A millennium at hand!–I’m delighted to hear it–
As matters both public and private now go,
With multitudes round us all starving or near it.
A good, rich Millennium will come a-propos.
Only think, Master Fred, what delight to behold,
Instead of thy bankrupt old City of Rags,
A bran-new Jerusalem built all of gold,
Sound bullion throughout from the roof to the flags–
A City where wine and cheap corn shall abound–
A celestial Cocaigne on whose buttery shelves
We may swear the best things of this world will be found,
As your Saints seldom fail to take care of themselves!
Thanks, reverend expounder of raptures Elysian,
Divine Squintifobus who, placed within reach
Of two opposite worlds, by a twist of your vision
Can cast at the same time a sly look at each;–
Thanks, thanks for the hope thou affordest, that we
May even in our own times a Jubilee share.
Which so long has been promist by prophets like thee,
And so often postponed, we began to despair.

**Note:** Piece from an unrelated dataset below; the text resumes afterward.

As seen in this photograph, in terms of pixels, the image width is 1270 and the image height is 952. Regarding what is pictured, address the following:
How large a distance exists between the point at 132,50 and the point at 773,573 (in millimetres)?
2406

There was Whiston who learnedly took Prince Eugene
For the man who must bring the Millennium about;
There’s Faber whose pious productions have been
All belied ere his book’s first edition was out;–
There was Counsellor Dobbs, too, an Irish M. P.,
Who discoursed on the subject with signal eclat,
And, each day of his life sat expecting to see
A Millennium break out in the town of Armagh!
There was also–but why should I burden my lay
With your Brotherses, Southcotes, and names less deserving,
When all past Millenniums henceforth must give way
To the last new Millennium of Orator Irving.

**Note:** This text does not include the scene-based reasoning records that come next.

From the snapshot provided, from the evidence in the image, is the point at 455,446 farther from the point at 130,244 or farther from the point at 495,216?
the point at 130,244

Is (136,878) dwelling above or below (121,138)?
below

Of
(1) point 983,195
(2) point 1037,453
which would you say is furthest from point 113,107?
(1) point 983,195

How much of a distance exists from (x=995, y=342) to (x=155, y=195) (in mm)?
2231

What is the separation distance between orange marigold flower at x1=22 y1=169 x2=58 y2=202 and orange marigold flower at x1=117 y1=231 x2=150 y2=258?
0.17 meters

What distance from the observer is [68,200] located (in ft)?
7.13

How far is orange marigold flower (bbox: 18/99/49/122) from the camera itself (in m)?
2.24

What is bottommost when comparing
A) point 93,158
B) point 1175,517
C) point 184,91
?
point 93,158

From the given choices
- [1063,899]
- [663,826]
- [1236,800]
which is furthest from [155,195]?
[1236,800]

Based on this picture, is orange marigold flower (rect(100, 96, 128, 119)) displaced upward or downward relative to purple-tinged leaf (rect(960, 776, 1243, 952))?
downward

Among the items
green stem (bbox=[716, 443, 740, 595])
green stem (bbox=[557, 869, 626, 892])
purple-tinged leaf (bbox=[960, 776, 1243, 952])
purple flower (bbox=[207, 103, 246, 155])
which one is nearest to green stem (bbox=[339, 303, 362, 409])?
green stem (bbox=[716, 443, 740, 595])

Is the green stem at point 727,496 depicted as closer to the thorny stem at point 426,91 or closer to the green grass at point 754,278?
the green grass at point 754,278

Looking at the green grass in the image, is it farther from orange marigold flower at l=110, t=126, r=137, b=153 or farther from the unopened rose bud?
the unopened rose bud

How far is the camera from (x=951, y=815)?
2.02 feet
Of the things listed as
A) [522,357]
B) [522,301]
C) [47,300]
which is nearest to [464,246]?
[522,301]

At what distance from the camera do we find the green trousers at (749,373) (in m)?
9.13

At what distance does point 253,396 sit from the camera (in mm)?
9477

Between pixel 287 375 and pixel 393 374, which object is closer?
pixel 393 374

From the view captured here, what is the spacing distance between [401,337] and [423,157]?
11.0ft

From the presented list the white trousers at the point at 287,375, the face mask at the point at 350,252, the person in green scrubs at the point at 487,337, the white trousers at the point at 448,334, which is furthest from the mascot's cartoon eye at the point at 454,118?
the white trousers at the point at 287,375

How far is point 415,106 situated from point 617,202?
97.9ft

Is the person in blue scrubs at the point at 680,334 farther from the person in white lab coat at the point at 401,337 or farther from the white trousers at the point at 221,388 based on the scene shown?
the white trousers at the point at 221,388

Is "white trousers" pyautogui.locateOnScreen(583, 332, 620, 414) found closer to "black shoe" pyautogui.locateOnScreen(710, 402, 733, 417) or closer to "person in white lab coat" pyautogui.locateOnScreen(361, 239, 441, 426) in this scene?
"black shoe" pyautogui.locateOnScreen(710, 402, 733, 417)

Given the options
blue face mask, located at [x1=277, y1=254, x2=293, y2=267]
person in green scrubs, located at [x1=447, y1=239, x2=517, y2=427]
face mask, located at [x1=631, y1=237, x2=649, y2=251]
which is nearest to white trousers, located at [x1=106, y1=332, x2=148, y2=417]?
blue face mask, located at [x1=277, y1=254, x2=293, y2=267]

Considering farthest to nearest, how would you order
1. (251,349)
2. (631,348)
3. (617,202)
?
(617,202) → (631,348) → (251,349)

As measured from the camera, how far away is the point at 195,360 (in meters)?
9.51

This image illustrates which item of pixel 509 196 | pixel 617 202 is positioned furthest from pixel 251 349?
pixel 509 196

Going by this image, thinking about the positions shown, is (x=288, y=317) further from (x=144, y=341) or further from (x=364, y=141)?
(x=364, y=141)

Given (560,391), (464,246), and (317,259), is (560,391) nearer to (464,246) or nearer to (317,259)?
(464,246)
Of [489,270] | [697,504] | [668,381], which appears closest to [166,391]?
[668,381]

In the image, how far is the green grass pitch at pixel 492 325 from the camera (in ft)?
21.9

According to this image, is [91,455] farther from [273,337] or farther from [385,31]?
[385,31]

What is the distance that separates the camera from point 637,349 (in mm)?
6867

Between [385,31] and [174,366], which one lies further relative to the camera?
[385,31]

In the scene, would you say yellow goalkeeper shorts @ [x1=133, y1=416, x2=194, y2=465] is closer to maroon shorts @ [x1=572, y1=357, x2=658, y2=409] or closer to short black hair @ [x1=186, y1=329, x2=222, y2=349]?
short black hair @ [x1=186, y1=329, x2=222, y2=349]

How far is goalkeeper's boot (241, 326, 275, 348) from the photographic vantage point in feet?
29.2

Go on, mighty man,–doom them all to the shelf,–
And when next thou with Prophecy troublest thy sconce,
Oh forget not, I pray thee, to prove that thyself
Art the Beast (Chapter iv.) that sees nine ways at once.
 “A measure of wheat for a penny, and three measures of barley for a penny.”–Rev. vi.
 When Whiston presented to Prince Eugene the Essay in which he attempted to connect his victories over the Turks with Revelation, the Prince is said to have replied, that “he was not aware he had ever had ever had honor of being known to St. John”.
 Mr. Dobbs was a member of the Irish Parliament, and, on all other subjects but the Millennium, a very sensible person: he chose Armagh as the scene of his Millennium on account of the name Armageddon mentioned in Revelation.